● Dataset rows:
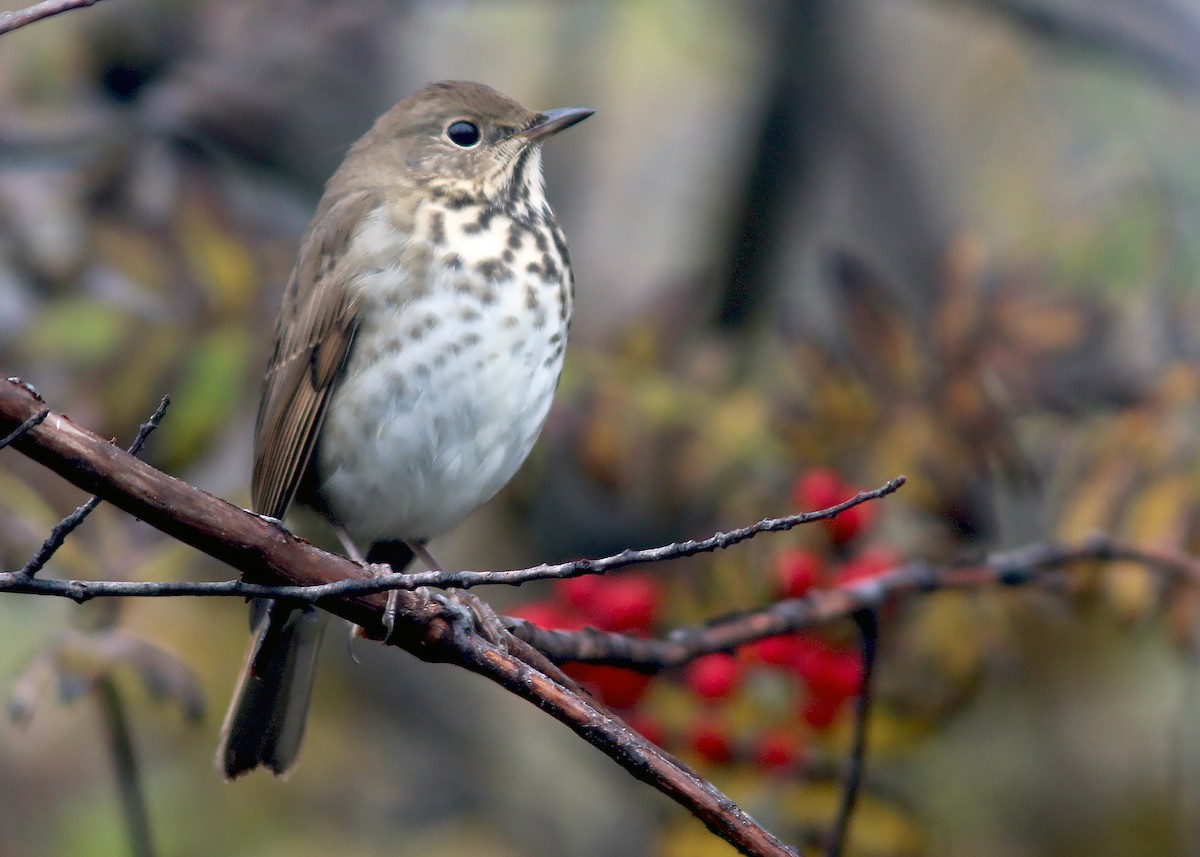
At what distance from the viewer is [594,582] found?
2500 millimetres

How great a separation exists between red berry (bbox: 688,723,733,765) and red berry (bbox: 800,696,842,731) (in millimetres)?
155

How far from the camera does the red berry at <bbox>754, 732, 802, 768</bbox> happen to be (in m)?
2.40

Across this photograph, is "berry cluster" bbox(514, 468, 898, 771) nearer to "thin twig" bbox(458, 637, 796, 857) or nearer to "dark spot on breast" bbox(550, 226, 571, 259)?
"dark spot on breast" bbox(550, 226, 571, 259)

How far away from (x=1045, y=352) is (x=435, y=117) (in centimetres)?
132

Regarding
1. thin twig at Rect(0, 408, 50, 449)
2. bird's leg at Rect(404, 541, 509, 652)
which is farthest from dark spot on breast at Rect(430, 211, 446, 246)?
thin twig at Rect(0, 408, 50, 449)

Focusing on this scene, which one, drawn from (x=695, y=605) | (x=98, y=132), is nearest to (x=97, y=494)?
(x=695, y=605)

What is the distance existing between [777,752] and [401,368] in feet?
3.20

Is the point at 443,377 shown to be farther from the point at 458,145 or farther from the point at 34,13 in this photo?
the point at 34,13

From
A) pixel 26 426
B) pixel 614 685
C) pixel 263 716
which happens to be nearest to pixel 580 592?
pixel 614 685

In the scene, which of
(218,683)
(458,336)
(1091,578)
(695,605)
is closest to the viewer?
(458,336)

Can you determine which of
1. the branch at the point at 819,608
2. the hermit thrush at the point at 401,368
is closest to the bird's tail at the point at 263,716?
the hermit thrush at the point at 401,368

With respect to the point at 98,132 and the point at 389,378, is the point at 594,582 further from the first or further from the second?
the point at 98,132

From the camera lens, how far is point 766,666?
2455mm

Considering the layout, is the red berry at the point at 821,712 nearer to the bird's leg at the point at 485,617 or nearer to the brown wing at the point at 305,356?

● Problem statement:
Reproduce every line of the data above verbatim, but omit the pictures.

● Worked solution:
At what distance from the viewer is [594,582] found?
2500 millimetres

How great a separation exists between red berry (bbox: 688,723,733,765) and red berry (bbox: 800,696,842,731) (in millimetres)?
155

How far from the camera does the red berry at <bbox>754, 732, 802, 768</bbox> happen to be (in m)?
2.40

Across this photograph, is "berry cluster" bbox(514, 468, 898, 771) nearer to "thin twig" bbox(458, 637, 796, 857) or nearer to "dark spot on breast" bbox(550, 226, 571, 259)?
"dark spot on breast" bbox(550, 226, 571, 259)

How far away from (x=1045, y=352) is (x=435, y=117) (in centimetres)?
132

Regarding
1. thin twig at Rect(0, 408, 50, 449)
2. bird's leg at Rect(404, 541, 509, 652)
which is farthest from dark spot on breast at Rect(430, 211, 446, 246)?
thin twig at Rect(0, 408, 50, 449)

Focusing on this scene, which one, drawn from (x=695, y=605) | (x=98, y=132), is nearest to (x=97, y=494)?
(x=695, y=605)

What is the distance existing between [777,752] and [401,368] in feet?
3.20

Is the point at 443,377 shown to be farther from the point at 458,145 or farther from the point at 34,13 in this photo?
the point at 34,13

From
A) pixel 26 426
B) pixel 614 685
C) pixel 263 716
which happens to be nearest to pixel 580 592?
pixel 614 685

In the scene, which of
(218,683)
(458,336)
(1091,578)
(695,605)
is closest to the viewer?
(458,336)

Can you determine which of
1. the branch at the point at 819,608
2. the hermit thrush at the point at 401,368
is closest to the bird's tail at the point at 263,716?
the hermit thrush at the point at 401,368

With respect to the point at 98,132 and the point at 389,378, is the point at 594,582 further from the first or further from the second?
the point at 98,132

From the camera lens, how far is point 766,666?
2455mm

Considering the layout, is the red berry at the point at 821,712 nearer to the bird's leg at the point at 485,617 or nearer to the brown wing at the point at 305,356?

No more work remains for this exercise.